Elvis Juice, Albino Squid Assassin, Jet Black Heart, Born to Die. These are not the names of alternative rock bands – they’re just a handful of the 82 beers the brewery launched in 2016.
And last year, to mark its ten-year anniversary, it launched The Unicorn Fund – a pledge to give 10% of its profits to its crew and another 10% to charity every year.
The rise of BrewDog: Where is it now?
This year, BrewDog made Equity for Punks available for investment on Crowdcube – the UK’s leading crowdfunding platform – with shares costing £23.75 each and the company aiming for a total investment target of £22m.

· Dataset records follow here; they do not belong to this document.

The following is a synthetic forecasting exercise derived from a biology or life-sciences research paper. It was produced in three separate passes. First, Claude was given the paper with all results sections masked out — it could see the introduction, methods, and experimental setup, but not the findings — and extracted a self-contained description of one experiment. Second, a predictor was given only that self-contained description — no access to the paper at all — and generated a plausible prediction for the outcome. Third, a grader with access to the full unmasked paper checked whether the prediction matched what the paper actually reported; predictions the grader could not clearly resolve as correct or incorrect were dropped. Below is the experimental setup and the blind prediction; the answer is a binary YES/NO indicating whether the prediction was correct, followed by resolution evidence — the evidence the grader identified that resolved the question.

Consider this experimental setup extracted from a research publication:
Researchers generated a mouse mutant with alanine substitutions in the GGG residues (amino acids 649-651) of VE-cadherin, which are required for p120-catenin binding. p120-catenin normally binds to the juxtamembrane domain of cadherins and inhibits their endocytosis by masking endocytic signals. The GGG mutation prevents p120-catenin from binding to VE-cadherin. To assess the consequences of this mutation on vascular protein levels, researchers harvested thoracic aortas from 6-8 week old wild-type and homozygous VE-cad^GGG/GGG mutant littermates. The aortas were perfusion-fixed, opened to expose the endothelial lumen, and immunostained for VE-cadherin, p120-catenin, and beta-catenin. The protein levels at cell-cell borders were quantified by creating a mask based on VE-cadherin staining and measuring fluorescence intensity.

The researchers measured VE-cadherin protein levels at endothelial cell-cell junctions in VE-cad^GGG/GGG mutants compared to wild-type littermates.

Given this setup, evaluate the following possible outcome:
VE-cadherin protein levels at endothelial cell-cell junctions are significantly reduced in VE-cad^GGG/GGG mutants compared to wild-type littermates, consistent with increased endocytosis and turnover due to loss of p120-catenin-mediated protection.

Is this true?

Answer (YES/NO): YES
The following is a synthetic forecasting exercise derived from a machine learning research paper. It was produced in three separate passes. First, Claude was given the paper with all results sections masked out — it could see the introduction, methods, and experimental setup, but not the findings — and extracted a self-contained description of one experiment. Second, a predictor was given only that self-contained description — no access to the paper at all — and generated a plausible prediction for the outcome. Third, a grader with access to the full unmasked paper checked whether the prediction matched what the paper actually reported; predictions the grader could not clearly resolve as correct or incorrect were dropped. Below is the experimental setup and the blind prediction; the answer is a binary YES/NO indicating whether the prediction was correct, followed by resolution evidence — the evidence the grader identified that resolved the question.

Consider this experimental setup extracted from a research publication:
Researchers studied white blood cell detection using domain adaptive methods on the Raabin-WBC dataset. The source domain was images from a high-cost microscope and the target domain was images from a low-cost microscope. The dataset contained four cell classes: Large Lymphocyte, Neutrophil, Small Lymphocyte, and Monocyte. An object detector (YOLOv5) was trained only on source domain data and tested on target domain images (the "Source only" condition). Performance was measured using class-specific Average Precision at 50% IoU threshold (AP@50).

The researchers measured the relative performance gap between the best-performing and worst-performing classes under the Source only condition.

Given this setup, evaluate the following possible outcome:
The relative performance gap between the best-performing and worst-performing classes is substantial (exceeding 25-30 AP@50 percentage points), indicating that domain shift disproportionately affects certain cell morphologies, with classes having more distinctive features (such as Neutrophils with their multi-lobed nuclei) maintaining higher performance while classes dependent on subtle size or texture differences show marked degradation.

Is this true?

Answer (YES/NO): YES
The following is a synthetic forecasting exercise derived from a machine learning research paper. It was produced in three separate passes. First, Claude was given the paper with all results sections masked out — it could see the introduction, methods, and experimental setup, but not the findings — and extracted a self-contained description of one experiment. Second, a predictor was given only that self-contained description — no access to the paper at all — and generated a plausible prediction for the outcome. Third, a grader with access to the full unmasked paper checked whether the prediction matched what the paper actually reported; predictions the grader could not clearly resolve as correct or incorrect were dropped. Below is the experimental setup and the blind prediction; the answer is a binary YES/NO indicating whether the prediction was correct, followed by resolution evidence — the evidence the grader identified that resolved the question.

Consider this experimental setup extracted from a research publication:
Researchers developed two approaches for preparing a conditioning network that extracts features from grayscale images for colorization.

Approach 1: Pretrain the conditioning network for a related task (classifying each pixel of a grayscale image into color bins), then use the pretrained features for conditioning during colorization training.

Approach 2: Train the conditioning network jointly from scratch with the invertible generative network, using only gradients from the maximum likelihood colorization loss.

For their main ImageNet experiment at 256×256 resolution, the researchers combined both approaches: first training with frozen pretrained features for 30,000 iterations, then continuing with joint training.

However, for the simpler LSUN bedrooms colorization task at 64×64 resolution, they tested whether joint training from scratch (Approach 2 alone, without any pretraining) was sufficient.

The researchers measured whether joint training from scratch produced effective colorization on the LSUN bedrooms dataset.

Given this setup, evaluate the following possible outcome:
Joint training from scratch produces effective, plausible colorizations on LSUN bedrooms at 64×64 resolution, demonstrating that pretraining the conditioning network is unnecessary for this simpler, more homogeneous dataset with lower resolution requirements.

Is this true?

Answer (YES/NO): YES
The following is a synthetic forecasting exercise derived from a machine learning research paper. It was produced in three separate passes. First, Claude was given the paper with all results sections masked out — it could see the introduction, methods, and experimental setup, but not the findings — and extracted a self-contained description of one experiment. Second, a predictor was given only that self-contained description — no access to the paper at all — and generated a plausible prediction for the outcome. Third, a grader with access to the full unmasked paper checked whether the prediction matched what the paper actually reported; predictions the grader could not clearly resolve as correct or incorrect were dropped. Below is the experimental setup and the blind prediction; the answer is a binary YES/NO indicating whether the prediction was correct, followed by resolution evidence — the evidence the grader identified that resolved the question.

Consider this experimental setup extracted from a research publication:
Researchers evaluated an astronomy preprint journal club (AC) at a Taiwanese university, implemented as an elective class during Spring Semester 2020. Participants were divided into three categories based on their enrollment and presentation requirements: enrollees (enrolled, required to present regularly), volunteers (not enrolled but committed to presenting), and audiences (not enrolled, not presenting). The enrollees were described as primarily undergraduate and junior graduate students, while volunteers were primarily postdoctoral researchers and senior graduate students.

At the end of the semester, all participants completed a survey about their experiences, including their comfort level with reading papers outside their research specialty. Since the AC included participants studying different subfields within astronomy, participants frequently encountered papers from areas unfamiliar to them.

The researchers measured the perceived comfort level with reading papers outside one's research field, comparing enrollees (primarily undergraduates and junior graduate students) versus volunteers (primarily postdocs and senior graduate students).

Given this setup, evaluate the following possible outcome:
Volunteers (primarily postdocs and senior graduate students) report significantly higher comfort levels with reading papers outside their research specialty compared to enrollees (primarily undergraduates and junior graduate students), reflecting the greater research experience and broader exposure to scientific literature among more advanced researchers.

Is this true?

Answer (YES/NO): YES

It capped off the summer the month before by opening DogHouse in August – the world’s first hotel to offer guests a night’s stay inside a brewery.
Based in Columbus, Ohio, and with 32 bedrooms, it offers an in-depth look at the brewing process and the history of craft beer – while guests are given a complimentary beer when checking in.
It was first announced in March last year with a crowdfunding campaign that aimed to raise $75,000 (£58,000) in 30 days to pay for its construction.
Instead, it raised $160,000 (£123,000) in under a week – about $2,000 (£1,530) every hour – prompting BrewDog to raise its goal to $200,000 (£153,000).
This target was surpassed and the brewer secured more than $300,000 (£230,000) for the hotel – with the initial backers receiving first access to room reservations.
In September, the brewer expanding its already sprawling global presence with its first Icelandic bar in the country’s capital of Reykjavik.
This has brought its total revenue up to £78m – 55% higher than this time in 2017, with its bar division up 92% – and the sky appear’s the only limit for the Scottish brewer.